>> begin SELECTED EXTRACT

Image that is used as an example configured in such way to create default user with login `user` and password `user` that will be used as credentials for the airflow server.

## Configuration file

The global configuration of the airflow is stored in the special file: `airflow.cfg`. Different installations put this file in different places (as usual). Typical locations are `/opt/airflow/airflow.cfg` and `~/airflow/airflow.cfg`.

---

Any way use following command to find the location of the `airflow.cfg` on your disk.

In [9]:
!find / -name airflow.cfg

/opt/airflow/airflow.cfg


## Adding a dag

This section shows the minimal actions needed to create an airflow dag. It is based on the [Fundamental conceptse official tutorial](https://airflow.apache.org/docs/apache-airflow/stable/tutorial/fundamentals.html), but shows only the minimal command to add a dag and verify that it works.

---

First you need to identify the folder containing dags. This folder is specified by the `dogs_folder` parameter of the configuration file.

>> end SELECTED EXTRACT
>> begin EXTRACTED RECORDS

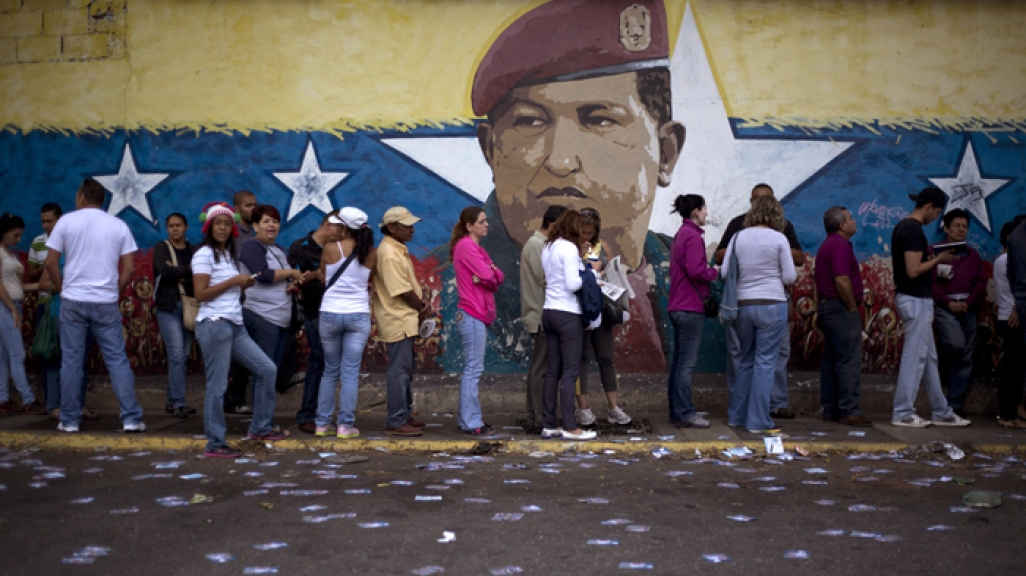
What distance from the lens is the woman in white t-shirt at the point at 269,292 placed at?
8461 mm

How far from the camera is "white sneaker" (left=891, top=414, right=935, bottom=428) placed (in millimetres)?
8664

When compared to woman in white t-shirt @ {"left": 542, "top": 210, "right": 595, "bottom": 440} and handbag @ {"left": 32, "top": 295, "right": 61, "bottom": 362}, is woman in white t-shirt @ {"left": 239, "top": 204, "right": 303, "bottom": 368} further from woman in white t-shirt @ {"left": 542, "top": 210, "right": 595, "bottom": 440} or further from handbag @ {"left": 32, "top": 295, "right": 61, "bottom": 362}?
woman in white t-shirt @ {"left": 542, "top": 210, "right": 595, "bottom": 440}

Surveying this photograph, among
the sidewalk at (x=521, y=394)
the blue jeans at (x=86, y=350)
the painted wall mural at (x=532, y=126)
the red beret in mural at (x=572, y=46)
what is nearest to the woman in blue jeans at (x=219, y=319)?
the blue jeans at (x=86, y=350)

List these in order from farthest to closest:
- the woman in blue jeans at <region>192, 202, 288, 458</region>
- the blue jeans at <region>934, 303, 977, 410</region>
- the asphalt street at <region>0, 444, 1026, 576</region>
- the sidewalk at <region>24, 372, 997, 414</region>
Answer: the sidewalk at <region>24, 372, 997, 414</region> → the blue jeans at <region>934, 303, 977, 410</region> → the woman in blue jeans at <region>192, 202, 288, 458</region> → the asphalt street at <region>0, 444, 1026, 576</region>

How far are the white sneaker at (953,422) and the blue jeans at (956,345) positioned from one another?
1.27 ft

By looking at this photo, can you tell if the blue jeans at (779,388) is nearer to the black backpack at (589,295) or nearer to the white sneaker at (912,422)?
the white sneaker at (912,422)

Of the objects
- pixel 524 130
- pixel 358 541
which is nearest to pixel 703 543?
pixel 358 541

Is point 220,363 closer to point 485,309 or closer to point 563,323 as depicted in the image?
point 485,309

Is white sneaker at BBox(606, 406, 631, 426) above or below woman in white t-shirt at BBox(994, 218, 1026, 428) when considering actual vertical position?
below

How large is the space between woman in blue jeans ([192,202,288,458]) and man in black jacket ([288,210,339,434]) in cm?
84

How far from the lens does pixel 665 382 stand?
984cm

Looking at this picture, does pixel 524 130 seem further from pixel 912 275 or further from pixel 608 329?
pixel 912 275

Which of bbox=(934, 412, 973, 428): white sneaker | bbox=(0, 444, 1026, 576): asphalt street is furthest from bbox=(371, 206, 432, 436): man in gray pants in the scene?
bbox=(934, 412, 973, 428): white sneaker

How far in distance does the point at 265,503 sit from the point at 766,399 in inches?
171
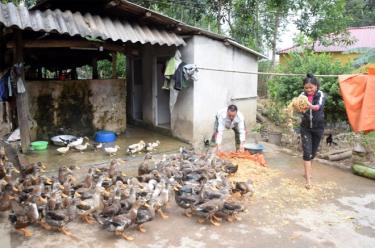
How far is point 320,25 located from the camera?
46.0ft

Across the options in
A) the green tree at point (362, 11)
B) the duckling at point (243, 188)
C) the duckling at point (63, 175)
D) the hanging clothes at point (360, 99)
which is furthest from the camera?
the green tree at point (362, 11)

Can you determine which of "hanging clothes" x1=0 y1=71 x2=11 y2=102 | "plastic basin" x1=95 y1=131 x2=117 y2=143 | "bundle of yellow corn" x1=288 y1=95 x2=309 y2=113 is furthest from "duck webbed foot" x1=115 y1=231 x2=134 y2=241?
"hanging clothes" x1=0 y1=71 x2=11 y2=102

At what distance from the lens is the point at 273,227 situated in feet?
17.4

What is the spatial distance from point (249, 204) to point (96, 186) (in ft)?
8.99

>> end EXTRACTED RECORDS

--- GOALS ---
1) Please answer these questions about the Airflow setup excerpt:
(a) What login and password does the example image give the default user?
(b) What is the name of the file that stores Airflow's global configuration?
(c) At what path did the find command locate that file?
2) Go on with the Airflow setup excerpt from where it stops.

--- EXERCISE RESPONSES ---
1)
(a) Login `user`, password `user`.
(b) `airflow.cfg`.
(c) `/opt/airflow/airflow.cfg`.

2)
In [1]:
!cat /opt/airflow/airflow.cfg | grep dags_folder

dags_folder = /opt/airflow/dags


DAG must be implemented by the special DAG file. This is the file that contains `airflow.models.DAG` object. It takes a lot of settings that determine it's behavior but in general it needs only `dag_id` to be specified. The following cell defines a dag with id `tutorial`.

In [2]:
%%writefile /opt/airflow/dags/tutorial.py
from airflow.models.dag import DAG

with DAG("tutorial") as dag:
    pass

Writing /opt/airflow/dags/tutorial.py


The following command causes airflow to add DAG to its databases.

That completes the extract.